Long awaiting changes to legislation will allow individuals unable to pay their debts to be discharged from bankruptcy in three years rather than the 12.
The government has approve the terms of the Personal Insolvency Bill, ending draconian legislation that has seen the rise of 'bankruptcy tourism' with those struggling with debt emigrating to the UK where bankruptcy laws are more lenient.
Enda Kenny said it was a radical measure that would allow those unable to pay their debts to be discharged from bankruptcy in three years rather than 12.
It will, the Taoiseach said, institute non-judicial methods of dealing with debt settlement.
He said banks would have to be more pro-active in dealing with economic problems which were partially of their own making.
Housing Minister Jan O'Sullivan will give more details on Thursday of the proposed mortgage-to-rent scheme whereby those in difficulties could remain in their house and rent it back from the financial institution.

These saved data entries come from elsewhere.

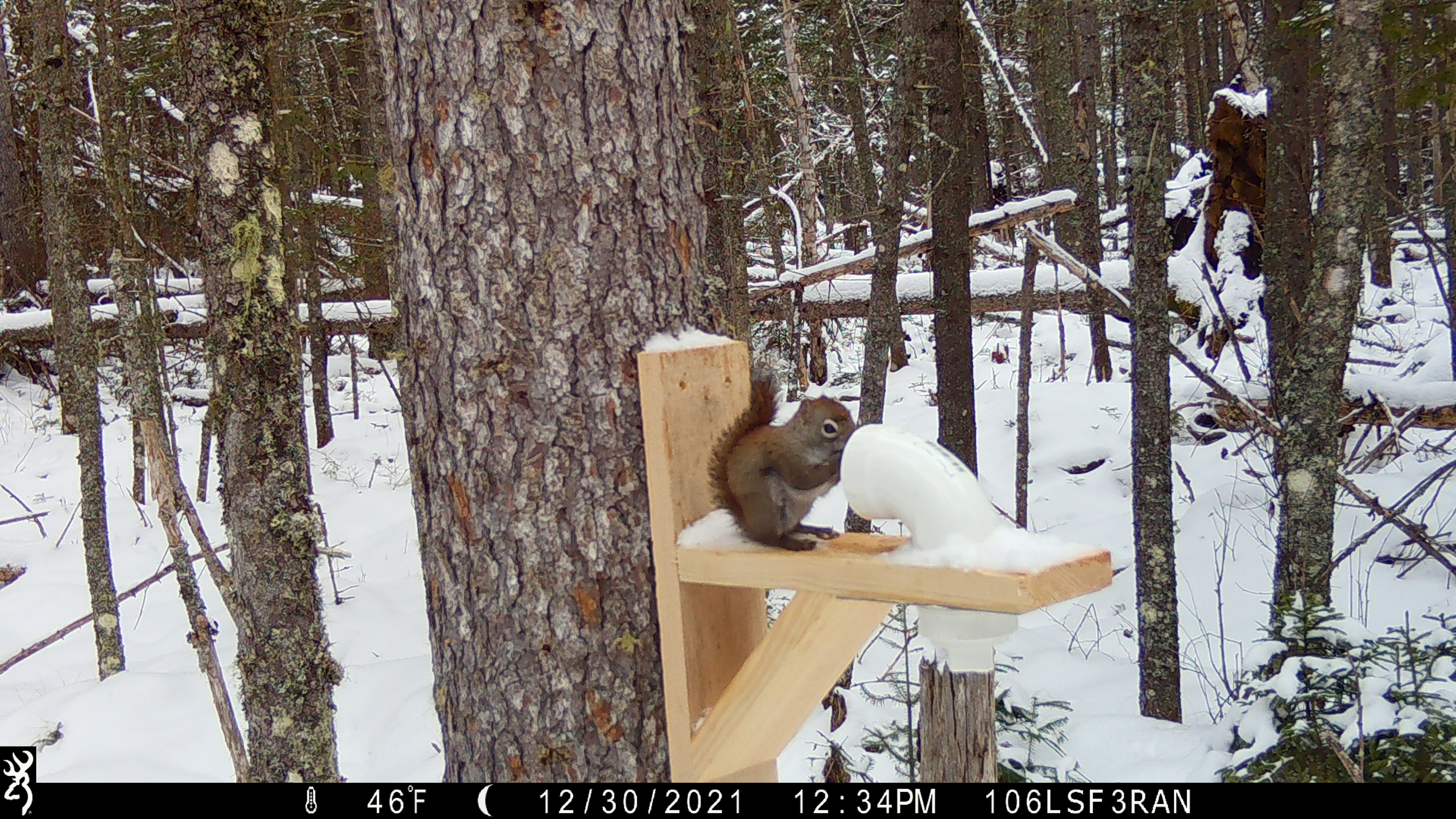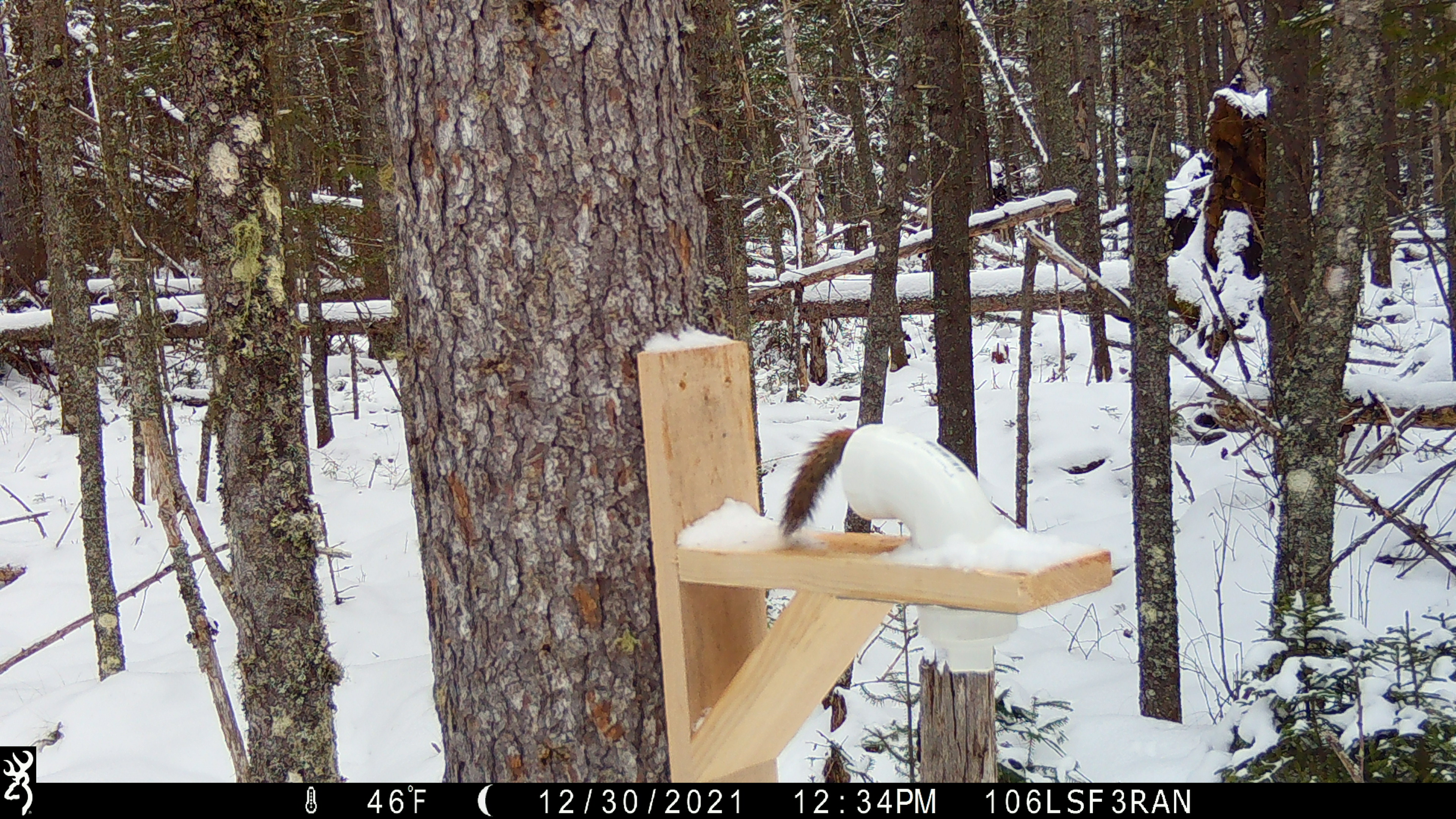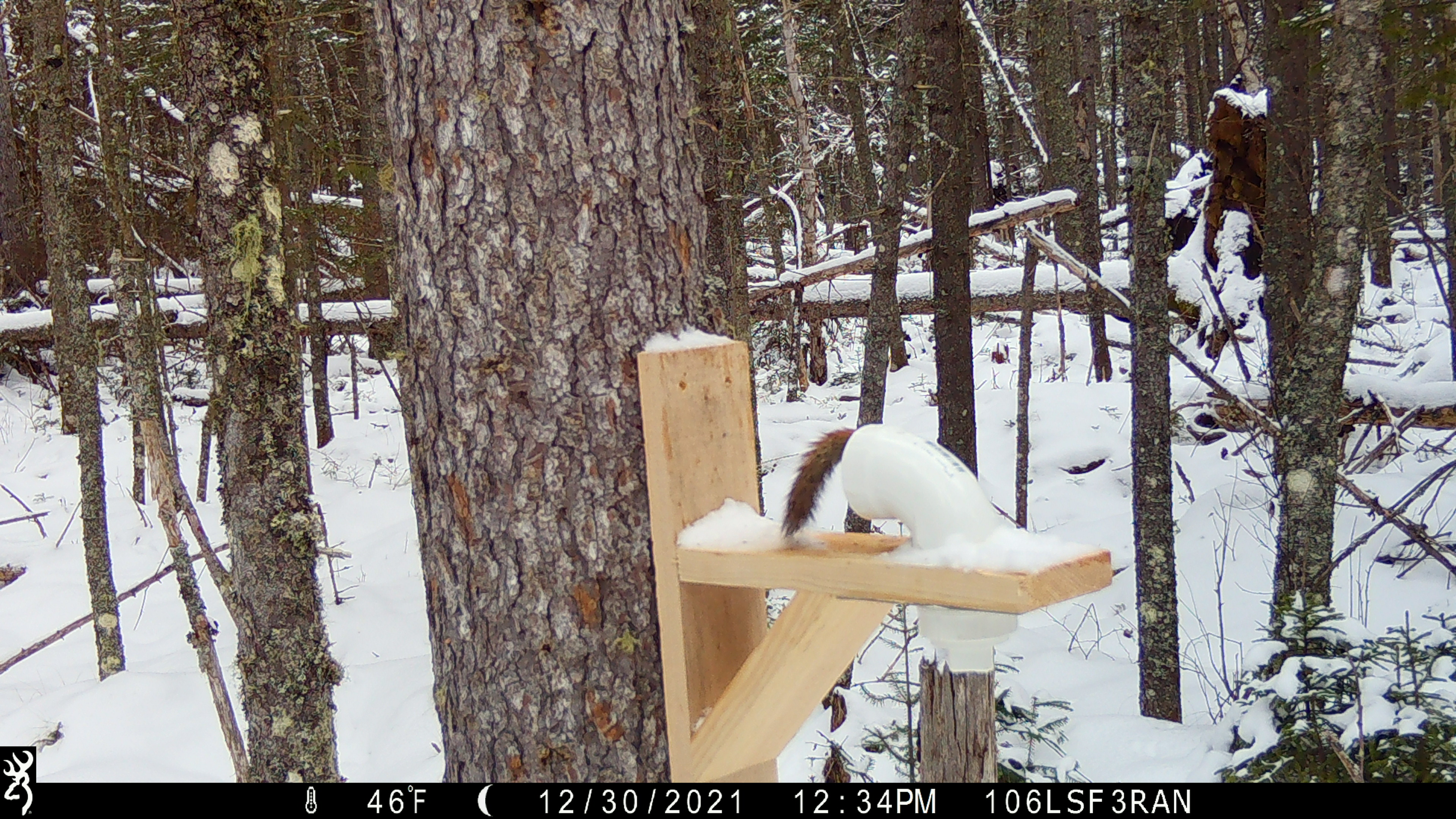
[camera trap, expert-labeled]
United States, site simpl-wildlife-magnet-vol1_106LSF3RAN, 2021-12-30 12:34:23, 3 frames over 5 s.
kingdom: Animalia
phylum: Chordata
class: Mammalia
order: Rodentia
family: Sciuridae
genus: Tamiasciurus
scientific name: Tamiasciurus hudsonicus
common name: red squirrel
Red squirrel (Tamiasciurus hudsonicus).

He said a new Mortgage Advice Service would be set up over the summer to be overseen by Social Protection Minister Joan Burton.
The Cabinet has approved the legislation as part of the Government's Action on Mortgage Debt.

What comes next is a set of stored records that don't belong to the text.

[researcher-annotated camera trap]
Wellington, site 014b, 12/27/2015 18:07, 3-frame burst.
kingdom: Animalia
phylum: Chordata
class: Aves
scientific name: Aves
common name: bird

The Government Economic Management Council, comprising the Taoiseach, Tánaiste, the Ministers for Finance, Public Expenditure and Reform will meet with the main banks to brief them on the strategy and discuss their approach to mortgage arrears.
"We need to help struggling families who find themselves under unsustainable levels of mortgage debt. We have to give them some options whereby they can make a fresh start in their lives,'' the Taoiseach said in today's statement.
''Fundamental to our strategy is a radical overhaul of Ireland's regime for personal debt insolvency," he added.
The Tánaiste said that the bill would bring about fundamental change in personal insolvency law and that it would also bring in new forms of legal protection for people who are in debt, though not in full bankruptcy.